Yol ayrımı

Gündemdeki çeşitlilik ve hay huy içinde kaybolmaması gereken üç gelişme var. Tespit edelim.

CHP’Lİ ÖZCAN HDP İL BAŞKANINI KOVDU

İlki Bolu’dan. HDP İl Başkanı İbrahim Yolci, 31 Mart yerel seçiminde CHP’ye verdik dediği 4 bin oyu geri istedi.

Ancak önemli olan bu tuhaf olay değil, nedeni. Bolu’nun CHP’li Belediye Başkanı Tanju Özcan, partisinin 16 Şubat’ta yapılan il kongresinden bir gün sonra basın mensuplarını toplayıp bir açıklama yaptı. Özcan, kongreye gelen HDP heyetini kovduğunu söyledi ve şöyle devam etti:

“Biz kendisini davet etmedik. Davet edilmeyen yere bir davulcu, bir zurnacı gider derler. ‘Tüm halkımız davetlidir’ ibaresinden il başkanının kendine durum ve vazife çıkarıp oraya gelmesini de yadırgadım. İyi günümde de kötü günümde de ben HDP İl Başkanı’nı çevremde görmek istemiyorum.”

UMUT ORAN: CHP, HDP GİBİ DAVRANAMAZ

İkinci gelişme yine CHP’den. Eski Genel Başkan Yardımcısı ve Milletvekili Umut Oran partisinin kurultayı öncesinde çıkardığı kitapçıkta şu ifadelere yer verdi:

“Kürtlerin önemli bir kısmının HDP’den rahatsızlık duyduğu ve desteğini çekmeye başladığı ortadadır.

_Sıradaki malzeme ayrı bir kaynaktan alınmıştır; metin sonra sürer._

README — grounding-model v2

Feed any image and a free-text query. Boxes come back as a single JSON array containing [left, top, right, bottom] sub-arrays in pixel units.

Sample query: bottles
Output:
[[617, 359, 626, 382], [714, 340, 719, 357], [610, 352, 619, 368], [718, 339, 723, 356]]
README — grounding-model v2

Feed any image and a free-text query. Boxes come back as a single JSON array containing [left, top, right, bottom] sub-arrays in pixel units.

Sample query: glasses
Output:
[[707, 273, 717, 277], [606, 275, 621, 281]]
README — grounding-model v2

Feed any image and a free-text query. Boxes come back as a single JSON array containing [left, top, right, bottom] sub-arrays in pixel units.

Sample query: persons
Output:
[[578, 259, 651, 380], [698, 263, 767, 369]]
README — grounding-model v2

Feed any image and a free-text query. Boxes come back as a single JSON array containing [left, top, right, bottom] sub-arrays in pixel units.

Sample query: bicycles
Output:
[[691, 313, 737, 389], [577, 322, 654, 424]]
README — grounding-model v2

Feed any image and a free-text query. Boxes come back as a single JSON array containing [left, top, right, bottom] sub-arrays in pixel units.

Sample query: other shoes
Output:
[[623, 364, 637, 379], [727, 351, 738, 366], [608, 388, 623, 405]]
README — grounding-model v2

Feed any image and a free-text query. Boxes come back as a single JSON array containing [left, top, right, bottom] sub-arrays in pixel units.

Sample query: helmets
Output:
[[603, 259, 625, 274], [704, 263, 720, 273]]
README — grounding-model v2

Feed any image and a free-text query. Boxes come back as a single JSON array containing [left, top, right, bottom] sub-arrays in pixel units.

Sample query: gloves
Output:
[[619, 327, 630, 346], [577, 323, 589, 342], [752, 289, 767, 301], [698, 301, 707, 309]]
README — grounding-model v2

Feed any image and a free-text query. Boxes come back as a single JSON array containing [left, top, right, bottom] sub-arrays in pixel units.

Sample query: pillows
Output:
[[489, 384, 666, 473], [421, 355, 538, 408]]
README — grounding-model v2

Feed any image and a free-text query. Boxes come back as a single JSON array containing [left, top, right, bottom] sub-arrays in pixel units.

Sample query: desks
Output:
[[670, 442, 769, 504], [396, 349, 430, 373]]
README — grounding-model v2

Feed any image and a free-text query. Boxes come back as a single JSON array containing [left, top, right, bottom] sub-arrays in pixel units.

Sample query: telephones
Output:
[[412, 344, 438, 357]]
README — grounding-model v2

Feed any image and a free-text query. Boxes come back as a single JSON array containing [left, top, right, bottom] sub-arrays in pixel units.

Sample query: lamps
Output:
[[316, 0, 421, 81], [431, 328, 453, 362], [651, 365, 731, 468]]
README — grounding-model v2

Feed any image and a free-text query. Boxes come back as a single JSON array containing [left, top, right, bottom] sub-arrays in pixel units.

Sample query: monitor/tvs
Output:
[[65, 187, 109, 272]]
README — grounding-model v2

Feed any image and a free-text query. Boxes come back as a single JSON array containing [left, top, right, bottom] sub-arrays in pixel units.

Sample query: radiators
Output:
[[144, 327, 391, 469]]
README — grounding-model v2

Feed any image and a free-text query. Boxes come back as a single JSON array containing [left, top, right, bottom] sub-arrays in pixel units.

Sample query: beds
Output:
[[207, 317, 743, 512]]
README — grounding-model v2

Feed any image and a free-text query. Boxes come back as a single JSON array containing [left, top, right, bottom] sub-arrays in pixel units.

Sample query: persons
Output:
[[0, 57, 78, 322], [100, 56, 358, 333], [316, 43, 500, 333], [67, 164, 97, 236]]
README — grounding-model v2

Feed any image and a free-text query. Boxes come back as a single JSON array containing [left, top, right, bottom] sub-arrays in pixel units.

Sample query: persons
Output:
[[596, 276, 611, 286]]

HDP gibi davranmak değil, CHP’li kimliğinden taviz vermeden halkın gerçek ihtiyaçlarına odaklanmak... CHP’ye yeni bir alan açacaktır.”

Oran aynı kitapçıkta, CHP’nin bir “Ne mutlu Türküm diyene ittifakı kurması” gerektiğini de ifade etti.

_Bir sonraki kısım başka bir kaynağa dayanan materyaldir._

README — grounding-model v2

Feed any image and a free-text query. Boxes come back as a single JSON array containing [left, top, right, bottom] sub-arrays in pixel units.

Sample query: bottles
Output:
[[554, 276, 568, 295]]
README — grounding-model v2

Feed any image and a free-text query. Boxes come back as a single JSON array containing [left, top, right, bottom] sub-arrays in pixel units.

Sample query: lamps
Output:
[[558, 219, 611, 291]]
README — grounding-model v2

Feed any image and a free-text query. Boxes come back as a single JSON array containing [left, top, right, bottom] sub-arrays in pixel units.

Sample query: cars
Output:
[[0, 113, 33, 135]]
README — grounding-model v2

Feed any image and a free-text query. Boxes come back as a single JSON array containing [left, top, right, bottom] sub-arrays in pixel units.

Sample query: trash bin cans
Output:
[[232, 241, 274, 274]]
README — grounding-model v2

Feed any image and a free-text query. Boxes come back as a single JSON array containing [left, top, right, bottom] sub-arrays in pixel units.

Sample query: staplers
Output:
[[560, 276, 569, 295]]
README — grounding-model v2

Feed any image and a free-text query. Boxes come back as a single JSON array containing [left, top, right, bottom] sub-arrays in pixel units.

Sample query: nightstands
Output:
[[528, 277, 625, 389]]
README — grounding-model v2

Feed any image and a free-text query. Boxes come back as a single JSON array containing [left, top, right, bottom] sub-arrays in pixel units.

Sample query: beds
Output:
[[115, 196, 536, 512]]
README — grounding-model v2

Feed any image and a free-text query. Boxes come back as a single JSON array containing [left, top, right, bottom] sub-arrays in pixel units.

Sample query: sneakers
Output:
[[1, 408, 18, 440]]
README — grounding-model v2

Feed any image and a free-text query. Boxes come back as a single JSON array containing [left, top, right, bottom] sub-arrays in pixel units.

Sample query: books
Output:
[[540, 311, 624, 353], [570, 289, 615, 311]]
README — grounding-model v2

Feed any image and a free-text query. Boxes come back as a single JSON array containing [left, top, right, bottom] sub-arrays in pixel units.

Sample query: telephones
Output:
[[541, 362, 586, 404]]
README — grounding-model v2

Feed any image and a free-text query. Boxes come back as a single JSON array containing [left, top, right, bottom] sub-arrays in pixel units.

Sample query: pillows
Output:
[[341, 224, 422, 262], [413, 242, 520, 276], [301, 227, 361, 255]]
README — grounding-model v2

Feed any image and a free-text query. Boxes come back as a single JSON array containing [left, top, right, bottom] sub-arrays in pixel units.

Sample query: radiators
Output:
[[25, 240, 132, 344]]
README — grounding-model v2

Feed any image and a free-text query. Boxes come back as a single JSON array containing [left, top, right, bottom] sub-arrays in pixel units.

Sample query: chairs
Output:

Burada araya girelim ve Umut Oran’ın “Kürtlerin önemli kısmının HDP’den rahatsızlık duyduğu ve desteğini çekmeye başladığı” saptamasının doğru olduğunu vurgulayalım.

PKK’nın siyasi ayağı, 23 Haziran 2018 Cumhurbaşkanlığı ve milletvekili genel seçiminde Güneydoğu illerimizde yüzde 10-15 oranında oy kaybetti. Eğilim 31 Mart 2019 yerel seçiminde sürdü. Oy kaybı bir öncekine göre aynı oranlarda.

Diyarbakır analarının eylemini hemen bu daireye yerleştirelim. Başaşağı gidiş hızlanacak.

İSMAİL OK: CHP’NİN HDP’YLE ORTAKLIĞI MEYDANDA

Gelelim üçüncü gelişmeye. İyi Parti Balıkesir Milletvekili İsmail Ok, partisinden istifa etti. Gerekçelerini de milletle paylaştı:

“İptal edilen İstanbul seçimlerinden sonra üç hafta sayın İmamoğlu’na destek vermek için İstanbul’a gittim. Sayın İmamoğlu, seçimden hemen sonra sanki yapacak hiçbir işi kalmamış gibi hemen HDP’li belediyeleri ziyaret etmiştir. Dahası başkan eşleri ile birlikte PKK sevicisi Demirtaş’ın yazdığı kitaptan sergilenen tiyatroyu seyretmeye gitmişlerdir. Bütün bunlar artık ortağımız CHP’nin HDP ile adı konmamış bir ortaklık yaptığının meydana dökülmesidir.”

İstifa mektubunun devamı da en az bu kadar net:

“Sözde sivil toplum örgütü adındaki, emperyalist Soros Vakıflarında görev yapanlar, başkanlık divanında en hassas görevlere getirilmişlerdir. Daha da kötüsü Genel Başkan bu durumu bilmesine rağmen bu Soros’çuların partinin en hassas birimlerinde görevlendirilmesinde bir sakınca görmemiştir.”

Bu gerekçelerle istifa, İyi Parti’de ilk değil. İlk olan gerekçelerin milletle paylaşılmış olması. Daha önce de gerçeği gören vatansever şahsiyetler arka arkaya ayrılmışlardı. Ancak Ok’un gösterdiği cesaret, dağılmayı bir üst boyuta çıkarıyor.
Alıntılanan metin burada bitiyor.